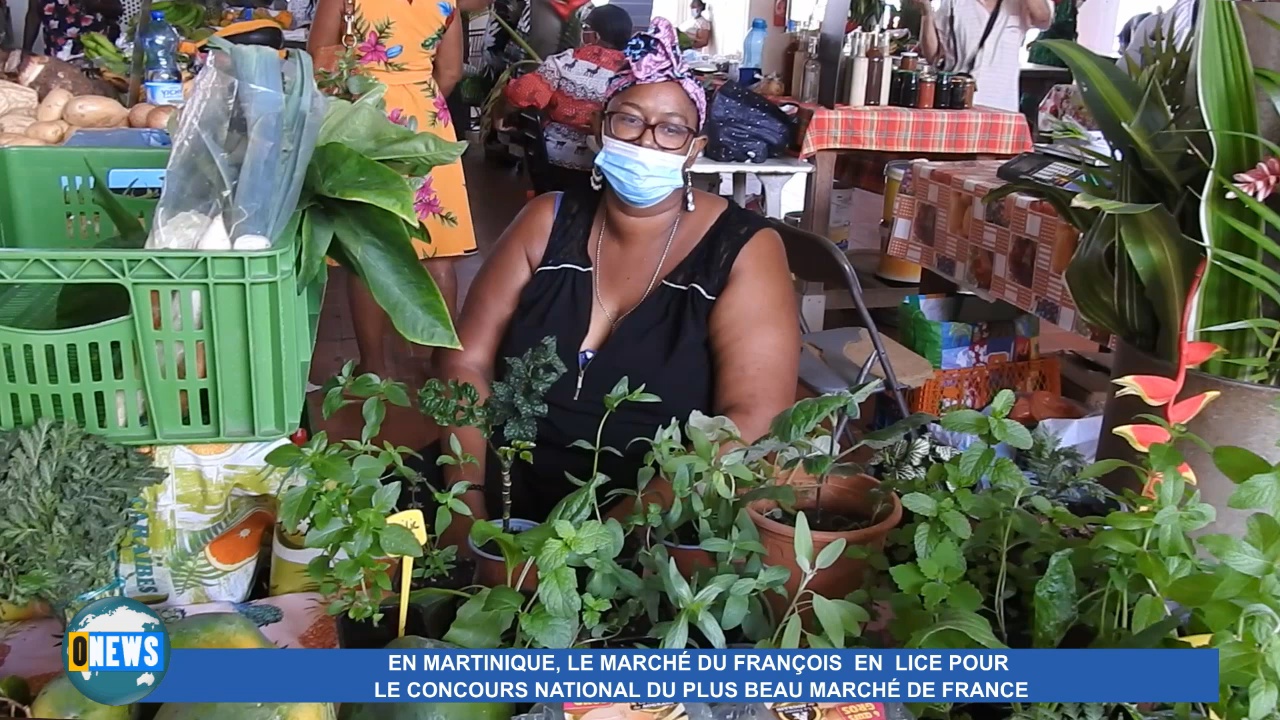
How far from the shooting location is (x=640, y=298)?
1743mm

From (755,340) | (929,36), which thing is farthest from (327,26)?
(929,36)

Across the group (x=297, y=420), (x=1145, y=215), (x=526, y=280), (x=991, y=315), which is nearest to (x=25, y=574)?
(x=297, y=420)

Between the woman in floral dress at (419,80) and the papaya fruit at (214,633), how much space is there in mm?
1823

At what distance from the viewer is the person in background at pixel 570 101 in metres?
3.23

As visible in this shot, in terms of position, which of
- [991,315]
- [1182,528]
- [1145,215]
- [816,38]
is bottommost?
[991,315]

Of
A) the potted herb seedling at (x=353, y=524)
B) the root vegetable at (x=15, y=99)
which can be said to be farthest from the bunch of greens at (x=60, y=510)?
the root vegetable at (x=15, y=99)

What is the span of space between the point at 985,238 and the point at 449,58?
1.58m

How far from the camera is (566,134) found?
3.27 metres

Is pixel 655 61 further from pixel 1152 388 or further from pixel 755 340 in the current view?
pixel 1152 388

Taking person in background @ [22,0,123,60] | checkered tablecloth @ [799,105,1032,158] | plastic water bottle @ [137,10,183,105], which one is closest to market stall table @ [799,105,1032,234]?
checkered tablecloth @ [799,105,1032,158]

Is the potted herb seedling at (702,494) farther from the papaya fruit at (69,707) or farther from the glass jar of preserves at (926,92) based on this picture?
the glass jar of preserves at (926,92)

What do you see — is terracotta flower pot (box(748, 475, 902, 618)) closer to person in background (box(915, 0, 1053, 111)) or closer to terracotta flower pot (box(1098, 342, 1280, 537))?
Answer: terracotta flower pot (box(1098, 342, 1280, 537))

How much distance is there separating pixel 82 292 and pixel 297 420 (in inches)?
8.6

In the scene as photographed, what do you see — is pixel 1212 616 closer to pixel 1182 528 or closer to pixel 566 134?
pixel 1182 528
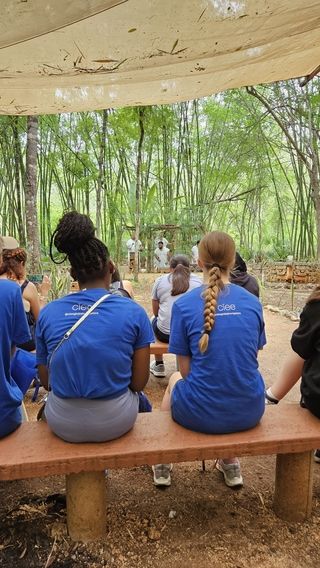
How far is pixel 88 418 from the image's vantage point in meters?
1.42

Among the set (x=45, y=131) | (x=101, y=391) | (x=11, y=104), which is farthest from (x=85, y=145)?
(x=101, y=391)

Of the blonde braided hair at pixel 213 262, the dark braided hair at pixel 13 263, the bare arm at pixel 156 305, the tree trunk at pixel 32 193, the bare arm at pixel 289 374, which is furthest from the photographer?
the tree trunk at pixel 32 193

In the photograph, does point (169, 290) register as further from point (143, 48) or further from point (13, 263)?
point (143, 48)

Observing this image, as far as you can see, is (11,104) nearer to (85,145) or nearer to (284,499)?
(284,499)

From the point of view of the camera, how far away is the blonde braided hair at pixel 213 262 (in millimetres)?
1489

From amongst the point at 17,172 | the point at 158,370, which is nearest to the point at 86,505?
the point at 158,370

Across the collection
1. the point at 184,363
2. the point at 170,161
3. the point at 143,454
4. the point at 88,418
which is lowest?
the point at 143,454

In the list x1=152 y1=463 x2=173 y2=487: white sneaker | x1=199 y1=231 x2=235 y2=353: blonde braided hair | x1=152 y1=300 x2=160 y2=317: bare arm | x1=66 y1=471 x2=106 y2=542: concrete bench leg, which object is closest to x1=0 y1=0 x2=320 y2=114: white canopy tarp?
x1=199 y1=231 x2=235 y2=353: blonde braided hair

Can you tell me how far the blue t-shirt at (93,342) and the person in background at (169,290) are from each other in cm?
151

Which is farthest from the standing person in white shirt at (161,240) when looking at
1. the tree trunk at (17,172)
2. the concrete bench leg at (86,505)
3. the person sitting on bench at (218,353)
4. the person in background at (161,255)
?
the concrete bench leg at (86,505)

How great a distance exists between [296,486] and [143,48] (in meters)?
2.16

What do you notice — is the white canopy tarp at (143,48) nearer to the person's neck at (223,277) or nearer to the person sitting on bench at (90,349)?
the person sitting on bench at (90,349)

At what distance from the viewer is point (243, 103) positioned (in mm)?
10898

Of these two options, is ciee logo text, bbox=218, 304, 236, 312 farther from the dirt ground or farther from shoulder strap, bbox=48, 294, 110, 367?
the dirt ground
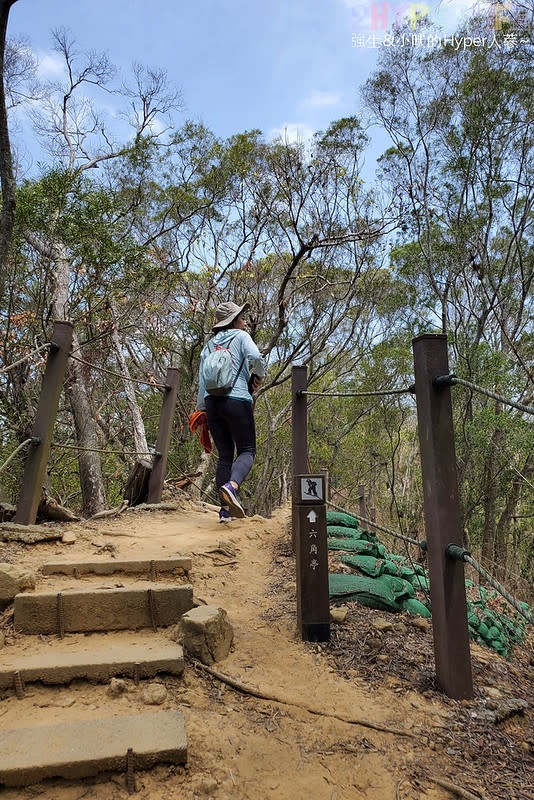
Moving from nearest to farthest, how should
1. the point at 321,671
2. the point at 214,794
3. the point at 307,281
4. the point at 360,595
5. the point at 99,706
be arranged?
1. the point at 214,794
2. the point at 99,706
3. the point at 321,671
4. the point at 360,595
5. the point at 307,281

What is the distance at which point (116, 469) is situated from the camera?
10.2m

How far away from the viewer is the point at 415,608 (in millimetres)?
2941

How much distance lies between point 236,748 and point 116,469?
8.99 meters

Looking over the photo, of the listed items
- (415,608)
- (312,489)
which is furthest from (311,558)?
(415,608)

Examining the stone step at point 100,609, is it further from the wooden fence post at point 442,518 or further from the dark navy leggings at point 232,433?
the dark navy leggings at point 232,433

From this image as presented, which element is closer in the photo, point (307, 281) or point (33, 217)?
point (33, 217)

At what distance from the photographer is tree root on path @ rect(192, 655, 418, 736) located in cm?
178

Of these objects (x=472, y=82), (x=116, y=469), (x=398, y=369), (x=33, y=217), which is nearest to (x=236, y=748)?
(x=33, y=217)

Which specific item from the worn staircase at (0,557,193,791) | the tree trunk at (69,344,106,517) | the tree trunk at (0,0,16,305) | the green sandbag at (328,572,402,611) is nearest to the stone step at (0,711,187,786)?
the worn staircase at (0,557,193,791)

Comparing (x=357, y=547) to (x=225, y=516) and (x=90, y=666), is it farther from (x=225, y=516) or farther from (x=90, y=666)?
(x=90, y=666)

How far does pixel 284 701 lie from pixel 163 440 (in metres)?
3.93

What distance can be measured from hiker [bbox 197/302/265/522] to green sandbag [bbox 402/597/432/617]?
6.27 ft

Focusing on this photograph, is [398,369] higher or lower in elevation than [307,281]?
lower

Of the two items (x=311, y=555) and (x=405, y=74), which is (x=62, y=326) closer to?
(x=311, y=555)
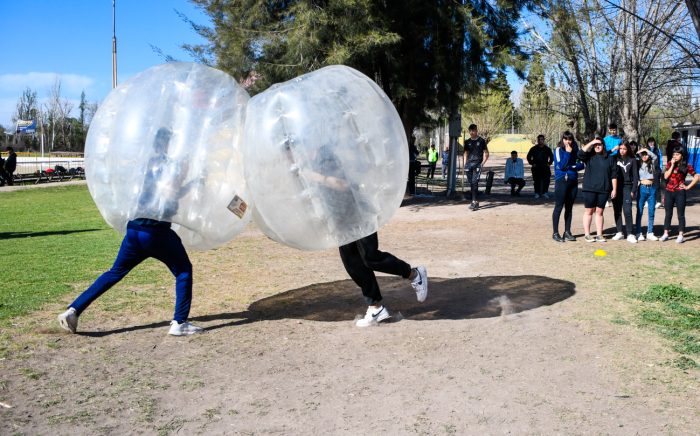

========================

(TASK STATEMENT): Output as a Markdown table, with columns Row and Entry Line, every nonblank line between the line holding "Which is farthest from the" and the line holding "5. the point at 307,281", inclusive. Leave out the pictures.

(ANSWER TO THE EXERCISE):
| Row | Entry Line |
|---|---|
| 1 | Which is farthest from the standing person in white shirt at (161,240) when looking at |
| 2 | 1. the tree trunk at (17,172) |
| 3 | 2. the concrete bench leg at (86,505) |
| 4 | 3. the person sitting on bench at (218,353) |
| 5 | 4. the person in background at (161,255) |
| 6 | ? |
| 7 | the concrete bench leg at (86,505) |
| 8 | How great a distance exists between [296,486] and [143,48] (in meters)? |
| 9 | 2.16 |
| 10 | What do you notice — is the white canopy tarp at (143,48) nearer to the person's neck at (223,277) or nearer to the person sitting on bench at (90,349)? |
| 11 | the person sitting on bench at (90,349) |
| 12 | At what distance from the viewer is point (243, 103) positioned (in mm)? |
| 13 | 10898 |
| 14 | Of these two options, is ciee logo text, bbox=218, 304, 236, 312 farther from the dirt ground or farther from shoulder strap, bbox=48, 294, 110, 367? |
| 15 | the dirt ground |
| 16 | Moving from nearest to farthest, how should |
| 17 | 1. the point at 321,671 |
| 18 | 2. the point at 214,794 |
| 19 | 3. the point at 307,281 |
| 20 | 4. the point at 360,595 |
| 21 | 5. the point at 99,706 |
| 22 | be arranged? |
| 23 | 1. the point at 214,794 |
| 24 | 2. the point at 99,706 |
| 25 | 3. the point at 321,671 |
| 26 | 4. the point at 360,595 |
| 27 | 5. the point at 307,281 |